Saudi Arabia isn’t meeting the current break-even price, either,
but the Saudis set aside an estimated $750 billion in foreign
currency assets before the November decision, and the kingdom
figures it can ride out the storm.
“OPEC’s really made up of three countries that can handle this and
rest of the countries that can’t,” Steffens told Watchdog.org.
“Venezuela is going broke, Nigeria’s in trouble. They’re all just
busted at these prices.”
U.S. producers have also been hurting since OPEC made its November
gambit.
Although the Saudis denied it at the time, the move was in large
part a way to counter North American shale oil producers, whose
hydraulic fracturing and horizontal drilling techniques have grown
so productive in recent years that the U.S. was on pace last fall to
unseat Saudi Arabia in worldwide liquid petroleum production.

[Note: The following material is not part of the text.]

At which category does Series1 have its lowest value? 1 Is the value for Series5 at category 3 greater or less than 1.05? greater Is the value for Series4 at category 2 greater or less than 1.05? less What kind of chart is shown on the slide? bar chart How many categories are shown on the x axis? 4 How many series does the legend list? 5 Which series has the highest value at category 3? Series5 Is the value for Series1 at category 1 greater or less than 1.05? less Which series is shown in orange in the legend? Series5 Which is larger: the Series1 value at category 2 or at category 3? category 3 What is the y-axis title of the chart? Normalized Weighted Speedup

In the ensuing six months, shale producers across the country have
laid off employees and slashed rig counts from about 1,800 to fewer
than 900.
Data released earlier this month by the U.S. Department of Energy
showed domestic crude production dropping by 112,000 barrels a day
to 9.26 million in early May.
“Dramatic cuts in spending and drilling are finally having an
impact, so why on earth would Saudi Arabia change course now their
strategy is just starting to bear fruit?” Mike Wittner, head of oil
research at Societe Generale SA, asked Bloomberg. “Anyone who
expects anything to happen at this meeting is going to be sorely
disappointed.”
But Steffens said the U.S. shale producers are holding up relatively
well.
“They’re in pretty good shape,” Steffens said. “When (the price
approached) $40, there was all this talk of a gazillion bankruptcies
and whatever. There have been a few but not a drastic number. I
think they’ve hunkered down, in survival mode. You’re still getting
good cash flow at $50-$60 oil.”
As for motorists who are hoping for a price break, AAA’s Green said
their best bet is to wait a few more months.
“By winter in a normal year you’ll see gas prices drop pretty
significantly heading into December and January, just because less
people are driving and the weather is not as good,” Green said.